**Task objective**
Gather each of the lines below that contains the word "would".

# # # # #

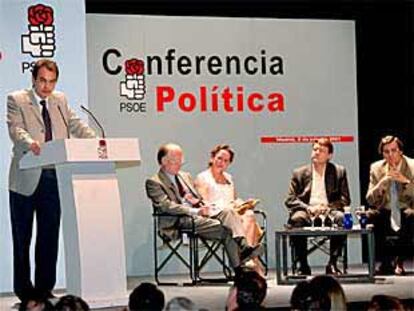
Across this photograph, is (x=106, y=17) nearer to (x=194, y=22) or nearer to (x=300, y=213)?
(x=194, y=22)

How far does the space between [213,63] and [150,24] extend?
A: 0.66 metres

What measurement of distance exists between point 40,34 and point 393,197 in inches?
116

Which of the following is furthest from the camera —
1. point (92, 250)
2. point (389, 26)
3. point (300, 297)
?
point (389, 26)

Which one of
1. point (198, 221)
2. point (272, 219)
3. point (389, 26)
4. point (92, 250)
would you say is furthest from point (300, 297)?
point (389, 26)

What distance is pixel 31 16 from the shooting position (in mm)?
6488

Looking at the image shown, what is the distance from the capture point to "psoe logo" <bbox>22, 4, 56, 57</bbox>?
21.2 ft

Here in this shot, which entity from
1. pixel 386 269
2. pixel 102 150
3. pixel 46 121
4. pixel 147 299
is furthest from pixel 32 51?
pixel 147 299

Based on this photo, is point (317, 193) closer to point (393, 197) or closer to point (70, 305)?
point (393, 197)

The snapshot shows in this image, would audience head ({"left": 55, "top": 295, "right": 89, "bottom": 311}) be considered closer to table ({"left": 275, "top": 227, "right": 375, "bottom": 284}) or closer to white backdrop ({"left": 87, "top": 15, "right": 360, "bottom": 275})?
table ({"left": 275, "top": 227, "right": 375, "bottom": 284})

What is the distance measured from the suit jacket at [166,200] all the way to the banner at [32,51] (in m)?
0.76

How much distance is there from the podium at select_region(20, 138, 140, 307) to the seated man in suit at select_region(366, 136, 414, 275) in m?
2.71

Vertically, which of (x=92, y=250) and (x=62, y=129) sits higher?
(x=62, y=129)

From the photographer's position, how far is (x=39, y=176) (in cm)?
555

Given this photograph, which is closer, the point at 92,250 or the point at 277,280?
the point at 92,250
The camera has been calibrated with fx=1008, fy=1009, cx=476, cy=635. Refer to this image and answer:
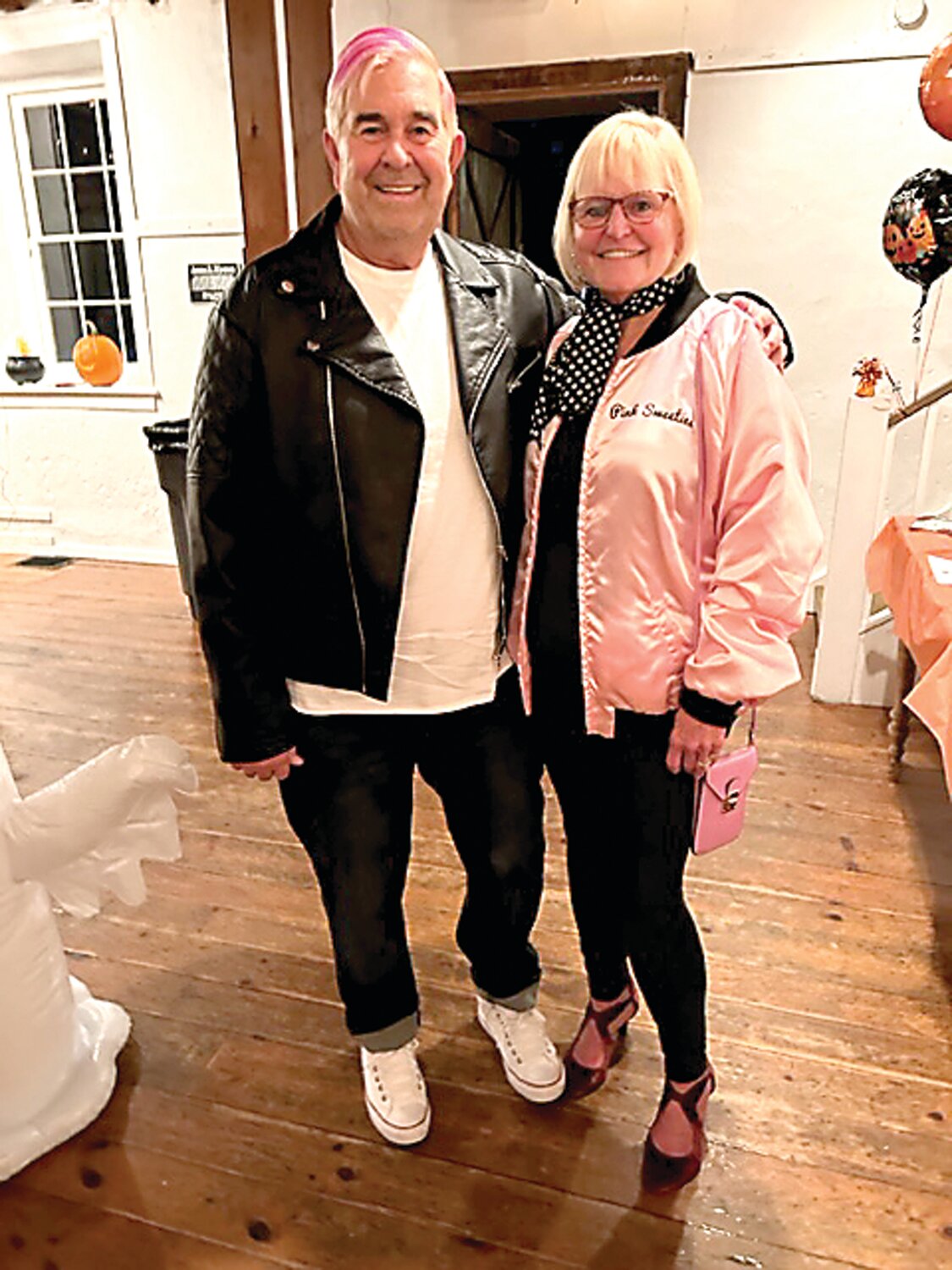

# # # # #

**Reply**
would you say is furthest from point (300, 297)?
The snapshot shows in this image, would audience head ({"left": 55, "top": 295, "right": 89, "bottom": 311}) be considered closer to table ({"left": 275, "top": 227, "right": 375, "bottom": 284}) or closer to white backdrop ({"left": 87, "top": 15, "right": 360, "bottom": 275})?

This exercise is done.